A empresa já recebeu US$ 151 milhões em financiamentos desde sua criação. Peter Thiel, conhecido por ser o fundador do PayPal, é entusiasta da busca por uma vida mais longa e um dos apoiadores da empresa.
As células humanas passam por um processo natural de envelhecimento, causado por dois fatores principais: um limite de divisão celular que impede a troca de tecidos velhos por novos e a liberação de uma enzima, chamada beta-galactosidase, que se acumula com o tempo e impede que a célula realize suas funções normalmente. “Conforme a enzima vai se acumulando, mais e mais células são contaminadas, de forma parecida a um ataque zumbi”, afirma o empreendedor.
O trabalho da Unity está em retirar essa enzima das células. A empresa foi criada há seis anos e vem desde então fazendo testes em ratos e desenvolvendo substâncias capazes de fazer essa “retirada de impurezas” das células.
A empresa costuma realizar testes com um ratos irmãos nascidos na mesma ninhada. Um deles recebe medicação contra a beta-galactosidase, enquanto o outro não toma nada. Os resultados dos estudos mostram que a “limpeza” de fato retardou o envelhecimento dos animais que tomaram o medicamento. Enquanto isso, os ratinhos que não foram tratados aparentavam estar muito mais velhos e desenvolviam uma série de doenças renais, cardíacas e ósseas, bem como tumores malignos.
■ ■ ■
Verifique sua compreensão:
A - Responda com base no trecho fornecido, uma resposta por linha:
(i) Quanto a empresa já recebeu em financiamentos desde sua criação?
(ii) Qual é o nome da enzima que se acumula nas células?
(iii) Há quantos anos a empresa foi criada?
B - Diga se cada afirmação concorda com o trecho fornecido, respondendo sim ou não e citando as palavras do trecho que decidem a questão:
(i) Peter Thiel é conhecido como fundador do PayPal.
(ii) Nos testes, os dois ratos irmãos recebem medicação.
(iii) Os ratos não tratados desenvolviam tumores malignos.
C - Altere a parte do trecho fornecido que vai de "A empresa costuma" até "como tumores malignos.", trocando "medicamento" por "remédio", e apresente essa parte já modificada.
Os registros não são necessários para resolver estas tarefas.
■ ■ ■
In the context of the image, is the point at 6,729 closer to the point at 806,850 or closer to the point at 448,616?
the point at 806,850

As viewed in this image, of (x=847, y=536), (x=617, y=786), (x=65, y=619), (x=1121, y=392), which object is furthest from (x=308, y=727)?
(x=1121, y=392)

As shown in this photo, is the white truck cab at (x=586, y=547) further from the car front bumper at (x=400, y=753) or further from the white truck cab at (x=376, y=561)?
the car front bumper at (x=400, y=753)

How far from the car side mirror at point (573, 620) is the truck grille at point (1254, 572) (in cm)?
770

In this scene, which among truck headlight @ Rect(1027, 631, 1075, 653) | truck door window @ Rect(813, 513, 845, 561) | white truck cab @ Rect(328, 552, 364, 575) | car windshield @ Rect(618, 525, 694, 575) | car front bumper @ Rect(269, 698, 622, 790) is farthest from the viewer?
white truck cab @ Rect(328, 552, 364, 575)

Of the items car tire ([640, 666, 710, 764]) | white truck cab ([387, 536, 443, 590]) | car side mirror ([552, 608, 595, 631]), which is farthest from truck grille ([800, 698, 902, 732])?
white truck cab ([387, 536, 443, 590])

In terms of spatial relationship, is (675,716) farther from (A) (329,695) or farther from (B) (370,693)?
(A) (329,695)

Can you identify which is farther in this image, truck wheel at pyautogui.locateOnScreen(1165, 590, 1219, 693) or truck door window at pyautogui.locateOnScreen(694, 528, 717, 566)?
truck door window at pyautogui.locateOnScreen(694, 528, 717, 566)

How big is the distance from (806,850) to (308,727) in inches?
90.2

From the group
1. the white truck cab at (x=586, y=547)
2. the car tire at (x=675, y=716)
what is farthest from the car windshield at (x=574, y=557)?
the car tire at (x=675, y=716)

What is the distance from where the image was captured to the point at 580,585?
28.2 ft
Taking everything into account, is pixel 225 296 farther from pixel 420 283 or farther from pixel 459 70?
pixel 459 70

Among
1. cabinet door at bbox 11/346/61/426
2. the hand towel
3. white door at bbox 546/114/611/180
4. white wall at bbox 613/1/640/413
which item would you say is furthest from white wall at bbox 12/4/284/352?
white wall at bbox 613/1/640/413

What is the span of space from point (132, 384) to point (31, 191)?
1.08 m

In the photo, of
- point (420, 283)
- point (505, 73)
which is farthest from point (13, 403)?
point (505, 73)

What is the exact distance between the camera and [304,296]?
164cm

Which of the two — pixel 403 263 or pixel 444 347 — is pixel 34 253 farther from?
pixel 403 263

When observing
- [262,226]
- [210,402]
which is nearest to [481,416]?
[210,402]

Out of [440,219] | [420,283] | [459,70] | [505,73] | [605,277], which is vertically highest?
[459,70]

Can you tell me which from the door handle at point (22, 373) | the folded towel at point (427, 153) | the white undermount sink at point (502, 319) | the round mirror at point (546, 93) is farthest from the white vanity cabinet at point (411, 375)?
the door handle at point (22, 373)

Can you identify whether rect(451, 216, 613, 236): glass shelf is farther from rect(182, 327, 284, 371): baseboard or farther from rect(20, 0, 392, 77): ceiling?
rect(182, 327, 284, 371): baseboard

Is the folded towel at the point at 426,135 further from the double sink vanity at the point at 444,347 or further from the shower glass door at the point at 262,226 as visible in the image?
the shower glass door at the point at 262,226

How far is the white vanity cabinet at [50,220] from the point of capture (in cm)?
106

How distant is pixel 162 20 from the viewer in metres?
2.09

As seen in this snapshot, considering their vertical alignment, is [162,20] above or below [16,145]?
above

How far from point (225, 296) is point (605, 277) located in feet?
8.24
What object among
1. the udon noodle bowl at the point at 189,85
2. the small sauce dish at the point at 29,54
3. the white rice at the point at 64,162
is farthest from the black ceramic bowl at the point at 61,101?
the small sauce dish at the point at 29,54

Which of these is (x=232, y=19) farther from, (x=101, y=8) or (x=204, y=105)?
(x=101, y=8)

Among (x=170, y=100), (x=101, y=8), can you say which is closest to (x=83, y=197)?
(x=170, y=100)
■ ■ ■
Respostas por tarefa:
A -
(i) US$ 151 milhões.
(ii) Beta-galactosidase.
(iii) Seis anos.

B -
(i) Sim: "conhecido por ser o fundador do PayPal".
(ii) Não: "Um deles recebe medicação contra a beta-galactosidase, enquanto o outro não toma nada."
(iii) Sim: "bem como tumores malignos".

C -
A empresa costuma realizar testes com um ratos irmãos nascidos na mesma ninhada. Um deles recebe medicação contra a beta-galactosidase, enquanto o outro não toma nada. Os resultados dos estudos mostram que a “limpeza” de fato retardou o envelhecimento dos animais que tomaram o remédio. Enquanto isso, os ratinhos que não foram tratados aparentavam estar muito mais velhos e desenvolviam uma série de doenças renais, cardíacas e ósseas, bem como tumores malignos.